===== EXTRACTED DATA

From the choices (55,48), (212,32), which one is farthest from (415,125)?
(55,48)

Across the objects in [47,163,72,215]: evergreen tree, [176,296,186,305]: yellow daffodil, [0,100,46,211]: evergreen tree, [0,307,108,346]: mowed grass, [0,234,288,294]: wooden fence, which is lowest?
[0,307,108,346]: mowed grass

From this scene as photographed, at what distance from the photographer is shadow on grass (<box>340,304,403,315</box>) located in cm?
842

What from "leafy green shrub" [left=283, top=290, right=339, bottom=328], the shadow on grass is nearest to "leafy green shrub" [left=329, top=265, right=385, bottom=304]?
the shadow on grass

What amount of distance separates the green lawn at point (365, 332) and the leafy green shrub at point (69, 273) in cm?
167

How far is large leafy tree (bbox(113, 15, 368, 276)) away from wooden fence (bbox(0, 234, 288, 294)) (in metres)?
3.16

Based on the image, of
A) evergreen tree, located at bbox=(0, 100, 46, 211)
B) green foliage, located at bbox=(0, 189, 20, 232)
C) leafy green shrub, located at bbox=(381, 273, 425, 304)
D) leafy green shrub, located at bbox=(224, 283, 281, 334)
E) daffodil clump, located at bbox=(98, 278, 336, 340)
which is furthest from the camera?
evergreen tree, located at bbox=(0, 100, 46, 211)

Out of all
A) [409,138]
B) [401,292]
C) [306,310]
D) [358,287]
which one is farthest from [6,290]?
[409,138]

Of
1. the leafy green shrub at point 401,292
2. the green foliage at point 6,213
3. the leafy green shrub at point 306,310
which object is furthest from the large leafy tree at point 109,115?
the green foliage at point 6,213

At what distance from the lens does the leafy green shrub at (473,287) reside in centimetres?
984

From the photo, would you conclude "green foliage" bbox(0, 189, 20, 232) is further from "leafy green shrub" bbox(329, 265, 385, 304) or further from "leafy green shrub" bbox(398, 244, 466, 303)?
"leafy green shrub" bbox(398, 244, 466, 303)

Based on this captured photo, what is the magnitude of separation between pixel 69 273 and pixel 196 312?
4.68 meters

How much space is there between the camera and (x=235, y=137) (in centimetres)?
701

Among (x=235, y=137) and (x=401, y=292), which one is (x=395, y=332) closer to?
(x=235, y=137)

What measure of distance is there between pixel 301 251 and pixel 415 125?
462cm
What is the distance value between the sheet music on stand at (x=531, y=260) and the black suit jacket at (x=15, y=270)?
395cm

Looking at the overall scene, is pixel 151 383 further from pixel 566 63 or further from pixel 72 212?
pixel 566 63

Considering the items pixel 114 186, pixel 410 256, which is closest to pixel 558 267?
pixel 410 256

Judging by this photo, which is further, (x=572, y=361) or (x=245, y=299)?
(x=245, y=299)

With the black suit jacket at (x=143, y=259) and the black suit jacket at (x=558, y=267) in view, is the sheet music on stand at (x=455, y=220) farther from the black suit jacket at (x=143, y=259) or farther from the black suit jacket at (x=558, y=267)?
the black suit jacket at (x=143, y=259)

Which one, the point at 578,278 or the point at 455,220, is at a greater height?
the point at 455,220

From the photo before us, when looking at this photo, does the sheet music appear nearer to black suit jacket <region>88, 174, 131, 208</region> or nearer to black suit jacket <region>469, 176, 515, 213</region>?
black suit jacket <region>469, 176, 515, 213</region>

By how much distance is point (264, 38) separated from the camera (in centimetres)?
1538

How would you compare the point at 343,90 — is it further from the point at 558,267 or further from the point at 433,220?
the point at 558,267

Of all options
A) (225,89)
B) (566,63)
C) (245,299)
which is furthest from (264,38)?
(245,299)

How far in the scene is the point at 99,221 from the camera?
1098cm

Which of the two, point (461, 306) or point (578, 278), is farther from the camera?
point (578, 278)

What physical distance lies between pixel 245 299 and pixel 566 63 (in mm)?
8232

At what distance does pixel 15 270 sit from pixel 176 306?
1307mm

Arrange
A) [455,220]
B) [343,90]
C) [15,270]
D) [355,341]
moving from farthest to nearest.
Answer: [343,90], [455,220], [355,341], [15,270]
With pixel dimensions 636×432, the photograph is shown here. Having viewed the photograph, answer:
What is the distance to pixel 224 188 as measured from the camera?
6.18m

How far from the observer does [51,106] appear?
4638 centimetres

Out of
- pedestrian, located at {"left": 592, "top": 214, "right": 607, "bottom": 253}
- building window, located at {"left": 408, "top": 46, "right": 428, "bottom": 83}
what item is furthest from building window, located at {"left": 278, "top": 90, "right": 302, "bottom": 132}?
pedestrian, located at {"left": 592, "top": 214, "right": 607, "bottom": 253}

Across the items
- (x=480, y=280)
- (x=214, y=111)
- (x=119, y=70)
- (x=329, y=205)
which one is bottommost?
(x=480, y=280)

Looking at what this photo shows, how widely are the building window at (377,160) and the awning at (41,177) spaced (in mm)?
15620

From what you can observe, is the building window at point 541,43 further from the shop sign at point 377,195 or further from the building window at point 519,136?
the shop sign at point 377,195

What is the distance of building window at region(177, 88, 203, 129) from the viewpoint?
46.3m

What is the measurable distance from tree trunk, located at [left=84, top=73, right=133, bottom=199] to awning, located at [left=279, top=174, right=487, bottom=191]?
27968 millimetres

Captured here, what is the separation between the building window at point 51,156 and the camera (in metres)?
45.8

==========

EXERCISE GOAL => Rewrite all of the records above, swapping every instance of "wooden fence" for "timber fence" and leaving everything else unchanged.

FULL SOLUTION =>
From the choices (55,48), (212,32), which one is farthest from (415,125)?
(55,48)

Across the objects in [47,163,72,215]: evergreen tree, [176,296,186,305]: yellow daffodil, [0,100,46,211]: evergreen tree, [0,307,108,346]: mowed grass, [0,234,288,294]: timber fence, which is lowest?
[0,307,108,346]: mowed grass

From this scene as photographed, at what distance from the photographer is shadow on grass (<box>340,304,403,315</box>) located in cm?
842

What from "leafy green shrub" [left=283, top=290, right=339, bottom=328], the shadow on grass is nearest to "leafy green shrub" [left=329, top=265, right=385, bottom=304]?
the shadow on grass

What amount of distance separates the green lawn at point (365, 332) and the leafy green shrub at point (69, 273) in cm?
167

How far is large leafy tree (bbox(113, 15, 368, 276)) away from timber fence (bbox(0, 234, 288, 294)) (in metres)?
3.16

Based on the image, of
A) evergreen tree, located at bbox=(0, 100, 46, 211)
B) green foliage, located at bbox=(0, 189, 20, 232)
C) leafy green shrub, located at bbox=(381, 273, 425, 304)
D) leafy green shrub, located at bbox=(224, 283, 281, 334)
E) daffodil clump, located at bbox=(98, 278, 336, 340)
which is furthest from the camera?
evergreen tree, located at bbox=(0, 100, 46, 211)

Out of all
A) [409,138]
B) [401,292]
C) [306,310]
D) [358,287]
which one is farthest from [6,290]?
[409,138]

Of
1. the leafy green shrub at point 401,292
2. the green foliage at point 6,213
3. the leafy green shrub at point 306,310
which object is furthest from the large leafy tree at point 109,115?
the green foliage at point 6,213

At what distance from the lens does the leafy green shrub at (473,287) reside in centimetres?
984

From the photo, would you conclude "green foliage" bbox(0, 189, 20, 232) is further from "leafy green shrub" bbox(329, 265, 385, 304) or further from "leafy green shrub" bbox(398, 244, 466, 303)?
"leafy green shrub" bbox(398, 244, 466, 303)

Based on this captured photo, what is the magnitude of separation between pixel 69 273 and pixel 196 312?
4.68 meters

How much space is there between the camera and (x=235, y=137) (in centimetres)?
701

Among (x=235, y=137) and (x=401, y=292), which one is (x=395, y=332) closer to?
(x=235, y=137)

What measure of distance is there between pixel 301 251 and pixel 415 125?
462cm
What is the distance value between the sheet music on stand at (x=531, y=260) and the black suit jacket at (x=15, y=270)?
395cm

Looking at the overall scene, is pixel 151 383 further from pixel 566 63 or further from pixel 72 212?
pixel 566 63

Considering the items pixel 114 186, pixel 410 256, which is closest to pixel 558 267?
pixel 410 256

Judging by this photo, which is further, (x=572, y=361) or (x=245, y=299)?
(x=245, y=299)

With the black suit jacket at (x=143, y=259) and the black suit jacket at (x=558, y=267) in view, is the sheet music on stand at (x=455, y=220) farther from the black suit jacket at (x=143, y=259) or farther from the black suit jacket at (x=558, y=267)?
the black suit jacket at (x=143, y=259)

Which one, the point at 578,278 or the point at 455,220, is at a greater height?
the point at 455,220

From the photo before us, when looking at this photo, does the sheet music appear nearer to black suit jacket <region>88, 174, 131, 208</region> or nearer to black suit jacket <region>469, 176, 515, 213</region>?
black suit jacket <region>469, 176, 515, 213</region>

By how much distance is point (264, 38) separated from the camera (in centimetres)?
1538

How would you compare the point at 343,90 — is it further from the point at 558,267 or further from the point at 433,220?
the point at 558,267

Of all options
A) (225,89)
B) (566,63)
C) (245,299)
which is furthest from (264,38)?
(245,299)

How far in the scene is the point at 99,221 from the camera?
1098cm

Which of the two, point (461, 306) or point (578, 278), is farther from the camera?
point (578, 278)

What physical distance lies between pixel 245 299 and pixel 566 63 (in mm)?
8232

At what distance does pixel 15 270 sit from pixel 176 306?
1307mm

Arrange
A) [455,220]
B) [343,90]
C) [15,270]
D) [355,341]
moving from farthest to nearest.
Answer: [343,90], [455,220], [355,341], [15,270]
With pixel dimensions 636×432, the photograph is shown here. Having viewed the photograph, answer:
What is the distance to pixel 224 188 as measured from the camera?
6.18m

How far from the observer does [51,106] appear?
4638 centimetres

Out of
- pedestrian, located at {"left": 592, "top": 214, "right": 607, "bottom": 253}
- building window, located at {"left": 408, "top": 46, "right": 428, "bottom": 83}
what item is furthest from building window, located at {"left": 278, "top": 90, "right": 302, "bottom": 132}?
pedestrian, located at {"left": 592, "top": 214, "right": 607, "bottom": 253}

Across the items
- (x=480, y=280)
- (x=214, y=111)
- (x=119, y=70)
- (x=329, y=205)
which one is bottommost?
(x=480, y=280)

Looking at what this photo shows, how widely are the building window at (377,160) and the awning at (41,177) spaced (in mm)?
15620

From what you can observe, is the building window at point 541,43 further from the shop sign at point 377,195 or further from the building window at point 519,136?
the shop sign at point 377,195

What is the distance of building window at region(177, 88, 203, 129) from the viewpoint?
46.3m

What is the measurable distance from tree trunk, located at [left=84, top=73, right=133, bottom=199] to awning, located at [left=279, top=174, right=487, bottom=191]?
27968 millimetres

Captured here, what is the separation between the building window at point 51,156 and the camera (in metres)?
45.8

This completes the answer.